#### STATED TASK 1:
Reproduce the rows from the first row of the vector outline dataset entries through the line containing "201L249 214L257 210V163H249V167H240L232", both included, without changing anything.

#### SELECTED EXTRACT:
┌──

Thursday, September 27, 2012

Miking the Frog (Literary Underworld Blog Tour Post)



Special note: I am proud to host a guest post from author Angelia Sparrow, an author whose work I think a lot of.  This post is part of the Literary Underworld Blog Tour Week, to raise awareness of a great site supporting quality small press and self-published authors by carrying their titles both in an online store as well as setting up at conventions.  You've heard me brag about them before! :)    Enjoy Angelia's post and then visit the Literary Underworld! 

Miking the Frog

The story is told that in the early days of the Muppets, Jim Henson was being interviewed and had taken Kermit with him. As the cameras rolled, the crew realized they couldn't hear Henson at all. They called for a commercial and checked the situation. The sound man had attached the microphone to the Frog.

Interviewing authors is a little like miking the frog. Most of us don't have a lot to say, about ourselves at any rate. We'd rather tell you about all our imaginary friends, about the weird places we vacation and  what our next book is about. If you get two or more of us in a room, there is likely to be comparison shopping of publishers.

I had one of those imaginary friend moments. I'd taken a writer friend to see JOHN CARTER. I had waited for this movie since I was 10 years old. I'd read all 11 books, owned some of the very short-lived comic book and all the usual fannish things. In fairness, I had already seen it and was eager to share something I loved so very much. My friend immediately translated this into terms of her imaginary friends and talked for an hour and a half about them, instead of sharing the movie experience we had just seen. You ask this friend about herself and she won't have much to say.

└──

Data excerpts
┌──

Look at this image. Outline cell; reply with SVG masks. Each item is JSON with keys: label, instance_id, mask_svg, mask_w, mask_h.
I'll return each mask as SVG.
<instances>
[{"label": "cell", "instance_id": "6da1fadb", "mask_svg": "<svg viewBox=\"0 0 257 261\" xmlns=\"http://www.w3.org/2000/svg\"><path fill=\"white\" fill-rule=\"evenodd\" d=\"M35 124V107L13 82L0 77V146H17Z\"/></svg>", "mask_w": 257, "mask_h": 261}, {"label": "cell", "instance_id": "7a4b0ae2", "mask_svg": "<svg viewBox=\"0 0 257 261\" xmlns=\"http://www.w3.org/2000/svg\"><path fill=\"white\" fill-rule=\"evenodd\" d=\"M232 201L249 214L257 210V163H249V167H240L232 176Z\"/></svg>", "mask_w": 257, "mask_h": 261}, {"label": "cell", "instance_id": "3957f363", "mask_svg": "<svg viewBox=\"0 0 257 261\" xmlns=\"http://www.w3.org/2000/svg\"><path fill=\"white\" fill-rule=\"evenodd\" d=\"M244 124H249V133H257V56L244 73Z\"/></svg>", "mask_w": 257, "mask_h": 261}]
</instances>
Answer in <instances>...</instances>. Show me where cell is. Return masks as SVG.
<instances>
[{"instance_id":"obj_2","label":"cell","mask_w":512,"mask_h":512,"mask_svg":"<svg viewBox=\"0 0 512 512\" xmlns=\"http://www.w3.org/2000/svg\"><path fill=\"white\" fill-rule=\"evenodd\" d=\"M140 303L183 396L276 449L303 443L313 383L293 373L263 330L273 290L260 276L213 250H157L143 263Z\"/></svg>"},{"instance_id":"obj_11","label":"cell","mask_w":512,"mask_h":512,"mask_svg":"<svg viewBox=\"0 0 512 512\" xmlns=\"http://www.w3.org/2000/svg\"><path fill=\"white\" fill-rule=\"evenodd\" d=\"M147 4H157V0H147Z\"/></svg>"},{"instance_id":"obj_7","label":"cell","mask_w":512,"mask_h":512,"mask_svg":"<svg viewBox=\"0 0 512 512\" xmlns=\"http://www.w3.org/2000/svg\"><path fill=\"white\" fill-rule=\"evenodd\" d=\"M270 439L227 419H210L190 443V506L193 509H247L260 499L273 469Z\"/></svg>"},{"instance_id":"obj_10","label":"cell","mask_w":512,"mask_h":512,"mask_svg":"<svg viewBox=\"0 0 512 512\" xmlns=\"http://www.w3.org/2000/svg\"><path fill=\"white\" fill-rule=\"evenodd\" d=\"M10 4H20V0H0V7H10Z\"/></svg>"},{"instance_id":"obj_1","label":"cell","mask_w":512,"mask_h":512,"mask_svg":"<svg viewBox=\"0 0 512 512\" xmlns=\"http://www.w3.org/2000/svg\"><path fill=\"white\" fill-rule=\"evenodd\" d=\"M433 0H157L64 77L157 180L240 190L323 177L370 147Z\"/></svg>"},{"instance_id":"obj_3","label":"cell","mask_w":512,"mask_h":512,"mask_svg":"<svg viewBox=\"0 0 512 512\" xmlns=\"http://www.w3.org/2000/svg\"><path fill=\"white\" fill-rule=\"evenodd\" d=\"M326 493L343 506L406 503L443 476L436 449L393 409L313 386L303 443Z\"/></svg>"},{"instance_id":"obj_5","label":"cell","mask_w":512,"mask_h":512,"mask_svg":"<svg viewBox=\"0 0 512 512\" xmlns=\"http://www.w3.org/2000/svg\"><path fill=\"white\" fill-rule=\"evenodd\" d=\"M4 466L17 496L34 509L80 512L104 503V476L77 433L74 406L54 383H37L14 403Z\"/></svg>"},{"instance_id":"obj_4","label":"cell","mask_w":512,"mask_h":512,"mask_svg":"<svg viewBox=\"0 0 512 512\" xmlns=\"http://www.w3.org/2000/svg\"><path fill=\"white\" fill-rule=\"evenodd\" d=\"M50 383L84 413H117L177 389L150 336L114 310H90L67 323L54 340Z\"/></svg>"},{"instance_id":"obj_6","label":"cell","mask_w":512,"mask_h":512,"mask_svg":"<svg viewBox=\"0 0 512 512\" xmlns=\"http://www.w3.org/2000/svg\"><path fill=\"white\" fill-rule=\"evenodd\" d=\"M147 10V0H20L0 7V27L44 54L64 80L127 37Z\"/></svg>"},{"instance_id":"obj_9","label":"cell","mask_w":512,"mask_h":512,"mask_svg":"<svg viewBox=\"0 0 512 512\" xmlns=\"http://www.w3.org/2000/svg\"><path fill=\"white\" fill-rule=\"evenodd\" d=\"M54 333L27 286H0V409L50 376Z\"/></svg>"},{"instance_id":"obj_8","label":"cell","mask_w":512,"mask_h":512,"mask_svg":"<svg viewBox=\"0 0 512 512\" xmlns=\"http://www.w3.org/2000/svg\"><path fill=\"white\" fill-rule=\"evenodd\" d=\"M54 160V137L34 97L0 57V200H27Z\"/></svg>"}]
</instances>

└──

#### STATED TASK 2:
Answer these about the guest post on miking the frog:
(a) In the Muppets interview story, what had the sound man attached the microphone to?
(b) Since what age had the writer of the post waited for the movie JOHN CARTER?
(c) How many books had the writer of the post read?

#### CORRECT ANSWER 1:
Look at this image. Outline cell; reply with SVG masks. Each item is JSON with keys: label, instance_id, mask_svg, mask_w, mask_h.
I'll return each mask as SVG.
<instances>
[{"label": "cell", "instance_id": "6da1fadb", "mask_svg": "<svg viewBox=\"0 0 257 261\" xmlns=\"http://www.w3.org/2000/svg\"><path fill=\"white\" fill-rule=\"evenodd\" d=\"M35 124V107L13 82L0 77V146H17Z\"/></svg>", "mask_w": 257, "mask_h": 261}, {"label": "cell", "instance_id": "7a4b0ae2", "mask_svg": "<svg viewBox=\"0 0 257 261\" xmlns=\"http://www.w3.org/2000/svg\"><path fill=\"white\" fill-rule=\"evenodd\" d=\"M232 201L249 214L257 210V163H249V167H240L232 176Z\"/></svg>", "mask_w": 257, "mask_h": 261}, {"label": "cell", "instance_id": "3957f363", "mask_svg": "<svg viewBox=\"0 0 257 261\" xmlns=\"http://www.w3.org/2000/svg\"><path fill=\"white\" fill-rule=\"evenodd\" d=\"M244 124H249V133H257V56L244 73Z\"/></svg>", "mask_w": 257, "mask_h": 261}]

#### CORRECT ANSWER 2:
(a) The Frog (Kermit)
(b) Since age 10
(c) All 11 books